§ **TEXT EXTRACT**:
* start *
CSCI 8960 Privacy-Preserving Data Analysis

Jaewoo Lee

Spring 2019

E-mail: jwlee@cs.uga.edu Web: www.cs.uga.edu/~jwlee
Office Hours: Tue. 2:00 - 3:00pm (or by appointment)
Office: BOYD 620
Class Hours: Tue./Thu. 12:30-1:45pm, Wed. 12:20 - 1:10pm
Class Room: Forest Resources-1 (Tue. and Thu.), Dawson Hall 312 (Wed.)

The best way to schedule an appointment outside my office hours is to send me an email with some good dates/times that work for you. I will pick one and reply as quickly as I can.

Course Description

These days almost every single human activity is being monitored and stored electronically. The potential benefits of analyzing such data are paramount but there is an obstacle that prohibits the analysis, concerns about privacy of individuals in the data. In this course, we will study a mathematical framework and algorithmic techniques for privacy-preserving analysis, which enables analyzing sensitive data. The main notion of privacy we will use in this course is differential privacy, a rigorous notion of privacy that provides strong privacy protection. Especially, our focus will be on designing differentially private algorithms for popular machine learning tasks such as regression, prediction, recommendation, and so on.
* end *
§ **WHAT THIS EXERCISE ASKS**:
a: Restate the course syllabus from "CSCI 8960 Privacy-Preserving" up to and including "quickly as I can.", substituting "meeting" for "appointment".
b: Do these statements agree with the course syllabus? (i) The Wednesday class meets in Dawson Hall 312. (ii) Office hours are held on Thursday. (iii) The main notion of privacy used in the course is differential privacy. Answer yes or no for each, quoting the words of the syllabus that decide it.
c: Which machine learning tasks does the course syllabus name as examples?

§ **ENTRIES PROVIDED**:
* start *
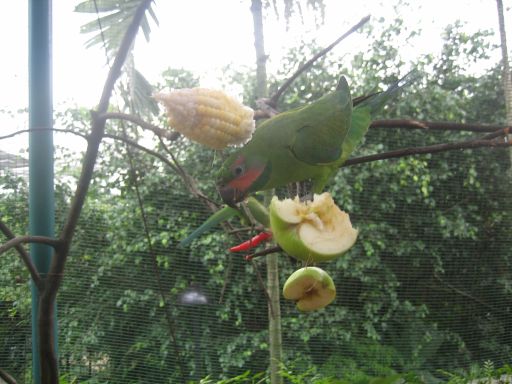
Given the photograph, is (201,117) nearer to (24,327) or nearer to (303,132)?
(303,132)

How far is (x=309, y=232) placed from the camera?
27cm

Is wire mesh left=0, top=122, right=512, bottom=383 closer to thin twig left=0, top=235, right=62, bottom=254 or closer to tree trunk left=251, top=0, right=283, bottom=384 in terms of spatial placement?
tree trunk left=251, top=0, right=283, bottom=384

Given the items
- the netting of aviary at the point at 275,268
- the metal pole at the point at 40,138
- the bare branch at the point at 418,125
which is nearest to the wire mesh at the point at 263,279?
the netting of aviary at the point at 275,268

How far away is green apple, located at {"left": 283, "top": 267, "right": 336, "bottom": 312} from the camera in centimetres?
29

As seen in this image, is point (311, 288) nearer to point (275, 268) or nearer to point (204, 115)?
point (204, 115)

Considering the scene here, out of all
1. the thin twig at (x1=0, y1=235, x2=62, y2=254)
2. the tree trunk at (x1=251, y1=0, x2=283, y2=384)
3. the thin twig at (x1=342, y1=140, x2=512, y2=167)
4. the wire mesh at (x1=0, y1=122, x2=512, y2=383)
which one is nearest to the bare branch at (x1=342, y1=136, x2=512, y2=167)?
the thin twig at (x1=342, y1=140, x2=512, y2=167)

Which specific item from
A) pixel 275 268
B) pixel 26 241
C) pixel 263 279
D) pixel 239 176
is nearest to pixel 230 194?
pixel 239 176

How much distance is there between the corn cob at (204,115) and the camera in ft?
0.95

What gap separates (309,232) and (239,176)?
62 millimetres

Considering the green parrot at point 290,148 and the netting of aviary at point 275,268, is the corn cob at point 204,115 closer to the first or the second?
the green parrot at point 290,148

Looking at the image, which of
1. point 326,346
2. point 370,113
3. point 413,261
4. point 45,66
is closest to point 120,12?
point 45,66

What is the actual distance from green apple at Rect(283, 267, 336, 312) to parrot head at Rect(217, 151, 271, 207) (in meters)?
0.06

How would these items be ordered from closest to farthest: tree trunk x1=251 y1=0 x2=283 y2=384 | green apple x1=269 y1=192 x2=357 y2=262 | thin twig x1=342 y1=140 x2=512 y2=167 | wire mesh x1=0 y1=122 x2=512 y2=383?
green apple x1=269 y1=192 x2=357 y2=262 → thin twig x1=342 y1=140 x2=512 y2=167 → tree trunk x1=251 y1=0 x2=283 y2=384 → wire mesh x1=0 y1=122 x2=512 y2=383

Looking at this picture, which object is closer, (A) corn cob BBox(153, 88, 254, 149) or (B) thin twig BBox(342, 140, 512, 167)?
(A) corn cob BBox(153, 88, 254, 149)
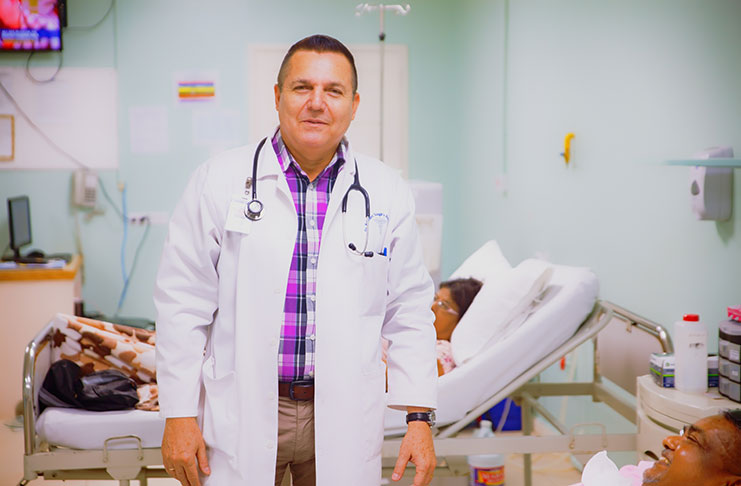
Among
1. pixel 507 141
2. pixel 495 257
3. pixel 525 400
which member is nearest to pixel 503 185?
pixel 507 141

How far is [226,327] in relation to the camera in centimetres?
148

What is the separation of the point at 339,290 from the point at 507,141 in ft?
9.19

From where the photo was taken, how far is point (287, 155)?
1555 millimetres

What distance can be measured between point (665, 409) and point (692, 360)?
14 cm

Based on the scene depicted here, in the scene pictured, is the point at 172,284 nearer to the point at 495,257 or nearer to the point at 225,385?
the point at 225,385

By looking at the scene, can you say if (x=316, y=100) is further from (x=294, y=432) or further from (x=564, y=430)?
(x=564, y=430)

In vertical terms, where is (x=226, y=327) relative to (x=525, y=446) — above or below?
above

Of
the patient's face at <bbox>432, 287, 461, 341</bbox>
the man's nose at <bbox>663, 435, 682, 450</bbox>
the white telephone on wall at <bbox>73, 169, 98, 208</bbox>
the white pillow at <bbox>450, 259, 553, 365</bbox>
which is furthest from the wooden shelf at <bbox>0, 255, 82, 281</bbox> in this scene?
the man's nose at <bbox>663, 435, 682, 450</bbox>

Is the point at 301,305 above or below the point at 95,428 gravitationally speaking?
above

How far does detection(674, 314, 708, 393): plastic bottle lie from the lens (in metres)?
1.81

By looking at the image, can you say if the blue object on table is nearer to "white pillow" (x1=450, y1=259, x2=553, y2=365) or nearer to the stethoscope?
"white pillow" (x1=450, y1=259, x2=553, y2=365)

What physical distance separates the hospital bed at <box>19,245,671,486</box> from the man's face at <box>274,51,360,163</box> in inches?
39.0

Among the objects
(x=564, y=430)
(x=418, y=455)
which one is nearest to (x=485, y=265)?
(x=564, y=430)

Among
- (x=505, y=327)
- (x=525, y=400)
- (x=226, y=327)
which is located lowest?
(x=525, y=400)
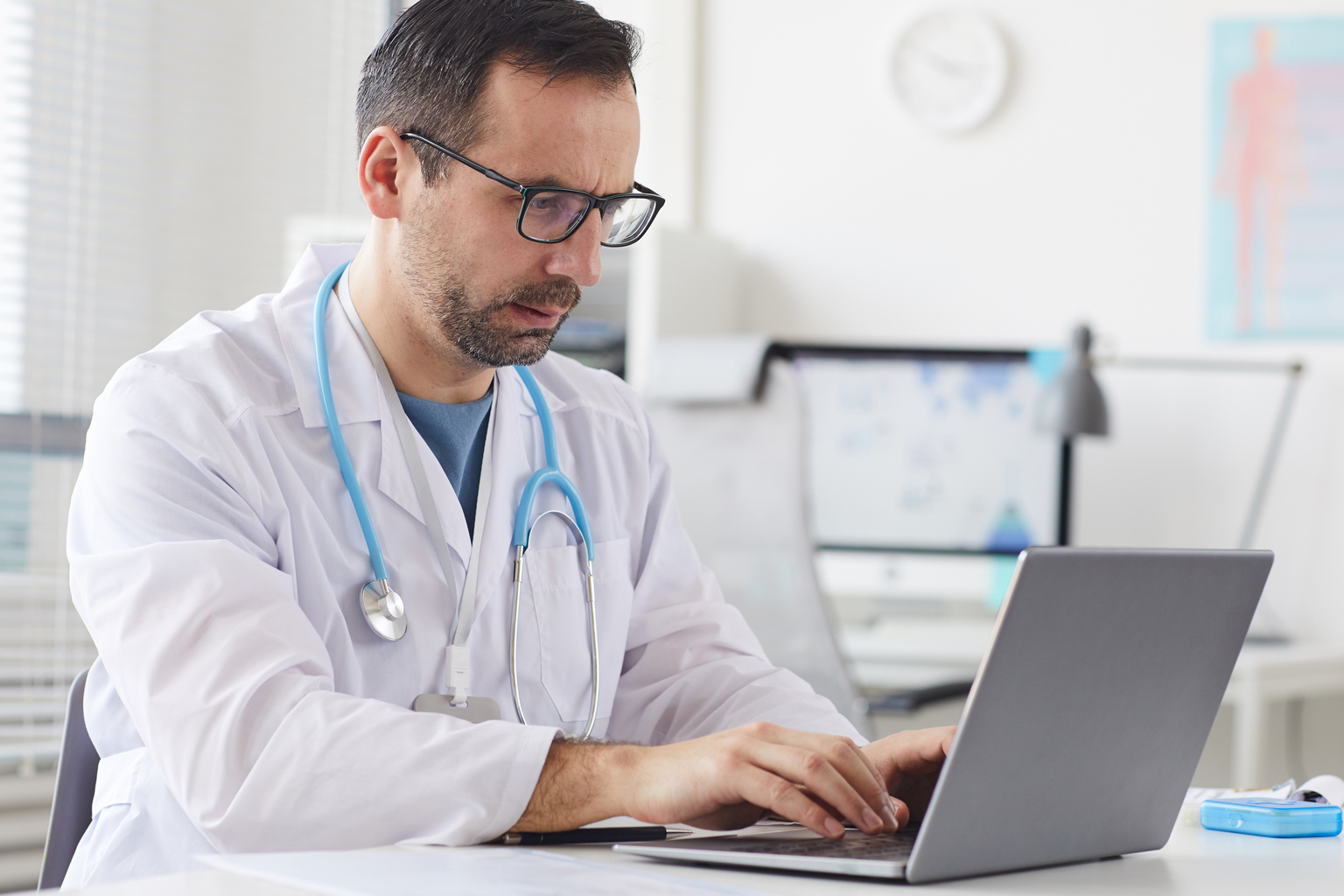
* end *
§ **RESULTS OF THE TASKS**:
a:
CSCI 8960 Privacy-Preserving Data Analysis

Jaewoo Lee

Spring 2019

E-mail: jwlee@cs.uga.edu Web: www.cs.uga.edu/~jwlee
Office Hours: Tue. 2:00 - 3:00pm (or by meeting)
Office: BOYD 620
Class Hours: Tue./Thu. 12:30-1:45pm, Wed. 12:20 - 1:10pm
Class Room: Forest Resources-1 (Tue. and Thu.), Dawson Hall 312 (Wed.)

The best way to schedule an meeting outside my office hours is to send me an email with some good dates/times that work for you. I will pick one and reply as quickly as I can.

b:
(i) Yes: "Dawson Hall 312 (Wed.)"
(ii) No: "Office Hours: Tue. 2:00 - 3:00pm"
(iii) Yes: "The main notion of privacy we will use in this course is differential privacy"

c: Regression, prediction, recommendation